Halfway there, the GPS signal disappears. And, as there are no petrol stations along the route, you need to bring an adequate supply of fuel if you don’t want to get stuck in the middle of nowhere.

Cracow, however, rewards the traveller’s effort. After a long, pothole-laden journey, you finally see a town that — although it does not resemble Kraków, the better-known Polish city — has its own subtly charming, albeit austere, character.

The town’s ties to Poland remain unclear.

Some say that the founder of the first settlement in the area had a Polish wife and was moved by her compatriots’ struggle for freedom in the 19th century.

But others believe that the name comes from the rustling of dry branches (or crack), which are abundant in this harsh climate.

Either way, what is beyond doubt is that this place has long attracted people with an explorer’s spirit and a desire for something more than an ordinary life.

Cracow was one of the last towns to emerge during the gold rush of the 1930s. At its peak, it had a bustling population of around 10,000 people, and almost 20,000 kg of gold was mined locally.

Eventually, its good fortune came to an end — the gold mine closed and Cracow turned into a ghost town.

The population dropped to around 50, and its centre was filled with rusty buildings no longer reminiscent of its past vibrancy.

Prominent among these dilapidated locales, however, is the Cracow Hotel and Pub, run by Stuart and Nikki Burke along with their two children, Brophy and Chilli.

Although the local gold mine has resumed operations after being deserted for years, the town is far from revived.
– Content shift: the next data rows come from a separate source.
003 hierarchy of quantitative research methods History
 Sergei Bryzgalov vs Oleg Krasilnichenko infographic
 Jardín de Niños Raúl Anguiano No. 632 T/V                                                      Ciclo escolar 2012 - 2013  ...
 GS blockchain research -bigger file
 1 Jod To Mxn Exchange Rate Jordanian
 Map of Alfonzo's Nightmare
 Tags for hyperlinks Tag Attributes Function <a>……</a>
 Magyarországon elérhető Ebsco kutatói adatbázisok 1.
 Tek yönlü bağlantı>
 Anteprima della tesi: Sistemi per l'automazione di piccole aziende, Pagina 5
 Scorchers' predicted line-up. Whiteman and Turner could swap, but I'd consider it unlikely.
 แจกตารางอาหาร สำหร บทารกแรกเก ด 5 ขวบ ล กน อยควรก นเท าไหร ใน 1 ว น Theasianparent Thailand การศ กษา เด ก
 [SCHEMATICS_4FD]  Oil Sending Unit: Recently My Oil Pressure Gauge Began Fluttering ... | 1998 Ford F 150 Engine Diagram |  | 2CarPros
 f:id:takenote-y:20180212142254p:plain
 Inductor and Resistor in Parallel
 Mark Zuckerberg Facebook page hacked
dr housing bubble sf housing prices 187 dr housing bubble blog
Euronews headed to Cracow to find out how a pub in the middle of nowhere works, and to tell the story of the people who have decided to breathe life into this forgotten place.

A magnet for adventurers

Cracow Pub and Hotel owner Stuart Burke is one of those rare free spirits willing to choose the Australian wilderness as his home.

Stuart was part of a troupe of tent boxers in his youth and participated in fights under the nickname “Kid Goanna”. He and other fighters travelled from town to town, offering a rare moment of entertainment for hard-working farmers and miners in the Australian Outback.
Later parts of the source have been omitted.